Devo essere sincero, la partita è di una noia incredibile. Non ci sono azioni degne di nota. Talvolta si notano sprazzi di tecnica ma che si concludono in un nulla di fatto.
Tantissima corsa e un atletismo incredibile, mi dice Moussa, ma vedi che non hanno uno schema di gioco? Ils sont mal disposés, sono messi male in campo. I tifosi alle nostre spalle spesso non la prendono bene: vengono gettate in campo sacche d’acqua che esplodono. A volte volano verso il campo anche delle pietre. La guardalinee, a metà secondo tempo, fa interrompere il gioco all’arbitro perché non si sente sicura.

Come spesso mi dice Moussa, ciò che rende interessante il Navetane non riguarda propriamente il calcio giocato.
La partita è in corso e fanno l’ingresso nello stadio le altre due squadre che giocheranno al termine della prima semifinale. La squadra Cité Millenaire, bianco-blu, inizia un particolare giro di campo.
Camminano in fila indiana sulla linea che delimita il terreno di gioco, la partita intanto scorre senza interruzioni.

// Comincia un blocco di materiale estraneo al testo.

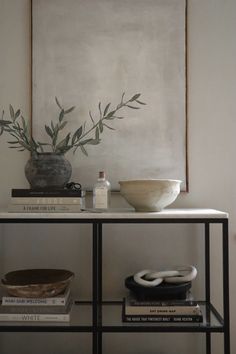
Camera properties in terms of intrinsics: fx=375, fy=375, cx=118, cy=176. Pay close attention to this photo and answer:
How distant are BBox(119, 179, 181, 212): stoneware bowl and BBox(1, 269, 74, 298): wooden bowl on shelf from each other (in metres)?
0.45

I giocatori, con i dirigenti e con l’allenatore, passeggiano lentamente.
In coda al gruppo un uomo lascia cadere dalle sue mani manciate di qualcosa che sembra sabbia. A ogni calcio d’angolo si fermano e lo stesso uomo seppellisce un amuleto vicino alla bandierina.
Ogni squadra, e a quanto pare anche alcuni giocatori, fa riferimento a un marabutto di fiducia. Uomini religiosi che godono di ottima reputazione in buona parte della società senegalese. Forse ottima reputazione è persino riduttivo: sono uomini rispettati e ai più importanti vengono riconosciuti valori profetici. Rappresentano l’incrocio tra la religione islamica e le credenze ancestrali che preesistevano all’influenza araba in Senegal. I marabutti possono essere interpellati a partita in corso e, anche non assistendo alla gara, possono consigliare gesti da compiere o particolari scongiuri a cui molti credono ciecamente.

Ad un momento della partita il numero 20 di Afarat è in netta difficoltà, è un attaccante esterno che ci mette buona volontà ma che non arriva dove vorrebbe. Dialoga spesso con i tifosi di Arafat che si trovano vicino a noi. A dieci minuti dalla fine, mentre il gioco si è interrotto per un fallo, l’ala destra scatta verso la nostra gradinata, un tifoso gli passa qualcosa tra le mani.
E’ un uovo.
Con la stessa velocità si dirige verso la porta avversaria e lo distrugge, scaraventandolo con violenza dall’alto verso il basso, dietro la linea.
Fa gol, insomma.
Speriamo bene, dico a Moussa. E’ un po’ amareggiato perché desiderava farci ascoltare il boato dei tifosi di Arafat, ma niente di fatto. La partita termina 1 a 0 per Galgui, se ne parlerà il prossimo anno.
Il giro di campo finale dei Galgui non è molto ben visto dalle nostri parti, volano alcune pietre all’indirizzo dei giocatori che pensano bene di tornare negli spogliatoi per festeggiare.
Noi chiacchieriamo della partita, serpeggia delusione tra i volti dei nostri amici ma nessuno si dispera. Sono tutti già pronti quando scendono in campo le altre due squadre semifinaliste. Il calcio di questo venerdì sera non finisce qui: c’è un’altra partita, altre due ore di aggregazione, chiacchiere, socialità e divertimento a cui nessuno sembra volersi sottrarre.

I tifosi delle nuove squadre ASC Yakaar e Cité Millionaire sono un po’ più vivaci. I secondi accendono torce, cantano e ballano per i primi dieci minuti poi, anche a causa della prestazione della loro squadra, la palla passa ai supporter di Yakaar. Dal silenzio totale si sentono due colpi di tamburi sotto la tribuna dove hanno preso posto, dietro al loro striscione. Da distante si notano così tanti corpi in movimento da sembrare una sola persona che balla e canta.
Il ritmo dei djembe ci accompagna fuori dallo stadio quando decidiamo, ormai stanchi, di ritornare a casa. La confusione e il rumore della strada sotto lo stadio ci riportano in pochi secondi al contatto con la realtà.
Un taxi ci riaccompagna a casa mentre la VDN, vuota a quest’ora, lascia spazio ai pensieri. Nessuno parla, ma non c’è bisogno.